Amelia Earhart to George Putnam, February 7th, 1931
Most of me is in the air, but parts of me
are unrelentingly earthbound, fibers held firm by an extra arm
of gravity until the thick steel slam
of closure.
There’s a man in the back row with a text: “I miss
you already.” His clumsy thumbs type and type and type
a response so it is ready to send when the grip
of the land keeps us even, not the nervous twitch
of thin orange needles, so she doesn’t have to wait
for the runway or the Tarmac or the slow and ticking baggage
claim to know he misses her more
than the arc of the lake shore at dawn.
He hopes she never waits for him and he hopes
that she will wait for him, always.
There are pieces of you in the sky,
a fair trade for the pieces of me buried
deep in winter soil, and I imagine that for you,
gravity works in reverse.
Krista Cox lives in South Bend, Indiana, where she studies English at Indiana University and practices English as a paralegal. She shares an old-lady house with two precious patience-testers and a dubious schnauzer. Her poetry has appeared or is forthcoming in Analecta, scissors & spackle, and FREE MONSTER POEMS ABOUT MONSTERS. Her OKCupid profile is a work of creative literary genius.

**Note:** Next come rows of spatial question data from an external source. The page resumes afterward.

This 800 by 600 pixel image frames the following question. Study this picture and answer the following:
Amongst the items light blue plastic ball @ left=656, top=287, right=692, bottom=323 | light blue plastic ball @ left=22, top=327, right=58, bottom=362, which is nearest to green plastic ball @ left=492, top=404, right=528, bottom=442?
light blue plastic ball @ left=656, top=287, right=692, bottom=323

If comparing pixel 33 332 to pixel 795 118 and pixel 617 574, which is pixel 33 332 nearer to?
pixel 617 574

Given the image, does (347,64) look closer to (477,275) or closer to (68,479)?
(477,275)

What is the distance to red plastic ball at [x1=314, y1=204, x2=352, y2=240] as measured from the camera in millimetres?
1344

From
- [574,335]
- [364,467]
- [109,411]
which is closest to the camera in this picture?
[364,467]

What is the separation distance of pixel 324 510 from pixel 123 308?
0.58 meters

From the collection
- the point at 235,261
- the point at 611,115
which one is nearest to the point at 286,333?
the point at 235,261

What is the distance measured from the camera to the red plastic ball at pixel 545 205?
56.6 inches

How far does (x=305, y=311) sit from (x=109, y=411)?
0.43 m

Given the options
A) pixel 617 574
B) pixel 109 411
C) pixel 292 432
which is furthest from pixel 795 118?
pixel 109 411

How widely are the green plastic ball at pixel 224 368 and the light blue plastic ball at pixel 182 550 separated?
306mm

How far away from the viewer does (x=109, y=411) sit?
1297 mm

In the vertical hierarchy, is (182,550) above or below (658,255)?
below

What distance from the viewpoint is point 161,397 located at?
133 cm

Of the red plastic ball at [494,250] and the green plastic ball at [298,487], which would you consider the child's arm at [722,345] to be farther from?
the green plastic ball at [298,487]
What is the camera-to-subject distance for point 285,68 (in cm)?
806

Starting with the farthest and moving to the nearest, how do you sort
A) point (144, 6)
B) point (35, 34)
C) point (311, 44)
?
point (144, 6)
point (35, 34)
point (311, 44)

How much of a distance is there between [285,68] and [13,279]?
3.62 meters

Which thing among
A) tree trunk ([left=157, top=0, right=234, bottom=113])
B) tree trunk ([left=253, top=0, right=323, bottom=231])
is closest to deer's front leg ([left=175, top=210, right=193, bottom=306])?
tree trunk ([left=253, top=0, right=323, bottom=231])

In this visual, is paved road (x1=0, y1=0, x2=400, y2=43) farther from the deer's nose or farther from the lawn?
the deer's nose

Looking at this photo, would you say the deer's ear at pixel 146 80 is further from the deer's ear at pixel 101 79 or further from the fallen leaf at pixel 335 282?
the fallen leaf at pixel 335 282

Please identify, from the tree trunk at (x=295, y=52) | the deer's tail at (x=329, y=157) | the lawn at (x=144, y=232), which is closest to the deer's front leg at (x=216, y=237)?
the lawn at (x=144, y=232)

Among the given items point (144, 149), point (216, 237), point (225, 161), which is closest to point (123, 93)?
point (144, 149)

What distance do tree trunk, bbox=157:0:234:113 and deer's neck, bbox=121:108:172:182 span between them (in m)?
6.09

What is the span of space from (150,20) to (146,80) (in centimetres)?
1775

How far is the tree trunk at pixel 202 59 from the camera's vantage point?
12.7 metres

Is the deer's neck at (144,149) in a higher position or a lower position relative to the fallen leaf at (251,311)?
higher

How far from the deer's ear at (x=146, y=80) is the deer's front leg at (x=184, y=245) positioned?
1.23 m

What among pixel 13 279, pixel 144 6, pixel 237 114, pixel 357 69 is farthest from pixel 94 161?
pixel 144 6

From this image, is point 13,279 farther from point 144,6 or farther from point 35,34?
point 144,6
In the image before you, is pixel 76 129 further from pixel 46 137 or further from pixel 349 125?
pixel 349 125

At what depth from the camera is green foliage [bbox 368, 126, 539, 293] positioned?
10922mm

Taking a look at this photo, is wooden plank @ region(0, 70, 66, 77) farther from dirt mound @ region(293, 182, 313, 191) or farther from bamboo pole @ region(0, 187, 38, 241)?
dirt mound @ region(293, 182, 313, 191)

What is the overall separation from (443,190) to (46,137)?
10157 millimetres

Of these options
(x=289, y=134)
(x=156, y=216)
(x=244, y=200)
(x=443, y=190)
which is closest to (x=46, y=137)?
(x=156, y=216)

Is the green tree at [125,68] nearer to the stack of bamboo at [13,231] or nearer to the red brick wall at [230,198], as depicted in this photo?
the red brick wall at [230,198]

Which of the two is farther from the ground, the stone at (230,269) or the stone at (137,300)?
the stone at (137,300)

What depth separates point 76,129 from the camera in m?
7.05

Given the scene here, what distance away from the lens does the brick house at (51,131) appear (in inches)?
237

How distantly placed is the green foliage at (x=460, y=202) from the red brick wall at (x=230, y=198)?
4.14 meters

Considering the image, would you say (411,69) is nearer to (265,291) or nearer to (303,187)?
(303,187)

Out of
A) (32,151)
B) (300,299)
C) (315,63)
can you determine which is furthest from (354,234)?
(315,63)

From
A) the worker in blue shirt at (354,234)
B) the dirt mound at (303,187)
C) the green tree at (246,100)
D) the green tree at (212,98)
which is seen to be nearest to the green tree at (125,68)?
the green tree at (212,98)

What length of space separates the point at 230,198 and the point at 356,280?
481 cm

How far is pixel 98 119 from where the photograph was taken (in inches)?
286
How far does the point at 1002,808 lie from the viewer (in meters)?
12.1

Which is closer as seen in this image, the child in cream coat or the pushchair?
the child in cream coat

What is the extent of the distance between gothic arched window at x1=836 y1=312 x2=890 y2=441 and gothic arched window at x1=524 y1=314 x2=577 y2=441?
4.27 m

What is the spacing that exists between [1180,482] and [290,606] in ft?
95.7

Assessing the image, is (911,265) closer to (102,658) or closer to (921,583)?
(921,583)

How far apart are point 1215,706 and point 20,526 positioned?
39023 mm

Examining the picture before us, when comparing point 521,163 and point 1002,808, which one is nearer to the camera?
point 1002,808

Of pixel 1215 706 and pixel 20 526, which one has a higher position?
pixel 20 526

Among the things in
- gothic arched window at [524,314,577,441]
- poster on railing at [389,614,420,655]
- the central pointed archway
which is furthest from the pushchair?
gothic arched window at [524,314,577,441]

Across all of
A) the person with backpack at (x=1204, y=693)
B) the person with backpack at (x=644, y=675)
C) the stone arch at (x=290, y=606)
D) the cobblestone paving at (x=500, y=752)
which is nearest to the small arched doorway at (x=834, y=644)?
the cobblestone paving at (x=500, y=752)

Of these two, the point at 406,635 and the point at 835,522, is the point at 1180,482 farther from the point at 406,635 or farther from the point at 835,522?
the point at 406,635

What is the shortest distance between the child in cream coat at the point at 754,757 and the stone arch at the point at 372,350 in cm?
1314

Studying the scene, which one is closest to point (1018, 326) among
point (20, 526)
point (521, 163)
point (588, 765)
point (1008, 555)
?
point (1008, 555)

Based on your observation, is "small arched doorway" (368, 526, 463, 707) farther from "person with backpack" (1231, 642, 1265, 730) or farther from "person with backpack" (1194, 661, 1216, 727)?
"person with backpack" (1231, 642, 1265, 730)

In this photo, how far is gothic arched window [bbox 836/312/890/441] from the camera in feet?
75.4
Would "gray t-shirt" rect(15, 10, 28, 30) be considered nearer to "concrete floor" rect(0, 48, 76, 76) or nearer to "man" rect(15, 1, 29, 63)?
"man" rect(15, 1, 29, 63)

Amelia is a fascinating person to think about. My wife’s grandmother bought a house on Cape Cod in 1947. When I met my wife in 1975, I was told Amelia used to play there. I didn’t believe it, but liked fantasizing that the room I loved most, which got the best breezes, had been her favorite too. Finally, last year, I took out the blueprints to the house, built in 1933, bearing the name of the man who had it built. I discovered he was the third President of PG Putnam & Sons and first cousin to George Putnam. Their fathers had been business partners in running the company. So, in fact, the legend that Amelia used to play there is more than plausible, it’s almost certainly true. And the room where I convinced myself I still felt her energies–well, just maybe, it really had been her favorite room. We sold the house in 1999 because it was too far away and wasn’t being used enough.
Great poem and the comment’s story gives me an idea for a poem!